TASK STATEMENT:
Can you carry on the streaming film recommendations from their final entry onward?

[TEXT UNDER STUDY Boundary: Start]

Cemetery of Splendour — Mubi.com
Thai slow-cinema master Apichatpong Weerasethakul’s 2015 drama offers another example of the director’s particular blend of patient observation and mystical reflection. A lonely, middle-aged housewife finds herself caring for a soldier suffering from sleeping sickness, affecting only a group of soldiers in a small town on the Mekong River in Thailand. From there the film offers a patient series of arresting imagery and atmosphere that envelops viewers in its dream spell, where observed reality, personal reflection, collective memory and fantasy become one hypnotic experience.
Ulee’s Gold — Prime Video
Director Victor Nunez’s 1997 family drama features an Oscar-nominated performance from Peter Fonda as Vietnam veteran, now widowed beekeeper Ulysses “Ulee” Jackson. With his son in prison, Ulee is left to raise his two granddaughters away from the chaos of their parents’ lives. But when his son asks for help in extracting the children’s mother from a web of addiction and drug dealers, Ulee must do what he can to keep his family together. Relying on little more than the strength of Fonda’s performance and the small but relatable drama of Ulee’s journey, the film still packs a solid, emotional punch.

[TEXT UNDER STUDY Boundary: End]
[SUPPLIED RECORDS Boundary: Start]

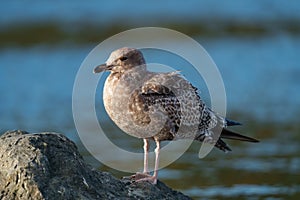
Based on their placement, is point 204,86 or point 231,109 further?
point 204,86

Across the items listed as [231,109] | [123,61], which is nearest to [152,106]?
[123,61]

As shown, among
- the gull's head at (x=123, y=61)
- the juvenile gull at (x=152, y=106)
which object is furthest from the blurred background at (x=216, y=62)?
the gull's head at (x=123, y=61)

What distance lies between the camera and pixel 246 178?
11.2 meters

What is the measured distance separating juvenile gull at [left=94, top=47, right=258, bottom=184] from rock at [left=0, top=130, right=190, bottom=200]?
626mm

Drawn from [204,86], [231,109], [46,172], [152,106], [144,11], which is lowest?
[46,172]

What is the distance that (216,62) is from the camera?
17.8m

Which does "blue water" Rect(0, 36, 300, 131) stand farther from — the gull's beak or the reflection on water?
the gull's beak

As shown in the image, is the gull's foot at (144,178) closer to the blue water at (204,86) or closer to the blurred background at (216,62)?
the blurred background at (216,62)

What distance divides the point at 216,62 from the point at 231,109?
2782 millimetres

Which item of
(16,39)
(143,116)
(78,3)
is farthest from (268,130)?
(78,3)

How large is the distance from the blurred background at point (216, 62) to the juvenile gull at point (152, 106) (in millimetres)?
2096

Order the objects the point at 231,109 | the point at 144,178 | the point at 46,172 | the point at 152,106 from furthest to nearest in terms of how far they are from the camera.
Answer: the point at 231,109, the point at 152,106, the point at 144,178, the point at 46,172

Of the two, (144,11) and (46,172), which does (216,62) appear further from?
(46,172)

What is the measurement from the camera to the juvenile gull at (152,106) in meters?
7.87
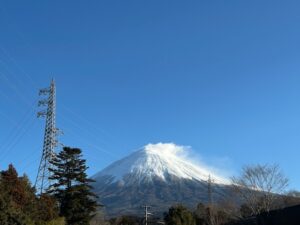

[SUPPLIED RECORDS Boundary: End]

RESULT OF THIS EXERCISE:
Class of ’96 — Netflix
Director John Barker follows the journey of his late father, coach Clive Barker, to turn the Rainbow Nation-era national soccer team from a hopeless embarrassment to 1996 Africa Cup of Nations champions and 1998 World Cup qualifiers. Featuring interviews with the stars of the era and footage of Barker’s trials and tribulations as coach, the docuseries provides a suitably inspiring portrait of a big moment of national sporting pride. As South Africa prepares for the 2026 Fifa World Cup, the first one it has qualified for since hosting the tournament in 2010, it may also provide some much-needed morale boosting.
I Love LA — Showmax
Rachel Sennott creates and stars in this breezy, satirical comedy about Gen-Z relationships and fame in a Los Angeles obsessed with Instagram and TikTok. Focused on a group of 20-something friends caught between endlessly chasing likes and attention on social media and the realities of human relationships, it’s a smart, funny and often unbearably cringey takedown of Gen-Z angst delivered with short, sharp and biting hilarity.
Laws of Gravity — Prime Video
Long before he became a sought-after television director on everything from The Sopranos and Oz to Chicago PD and New Amsterdam, Nick Gomez directed this 1992 shoestring indie thriller starring Adam Treese, Edie Falco and underappreciated cult favourite Peter Greene (who died in December last year). The gritty, tense and controlled crime drama centres on two bumbling Brooklyn wannabes whose lives spin out of control when a friend returns from Florida with a boot full of guns to sell.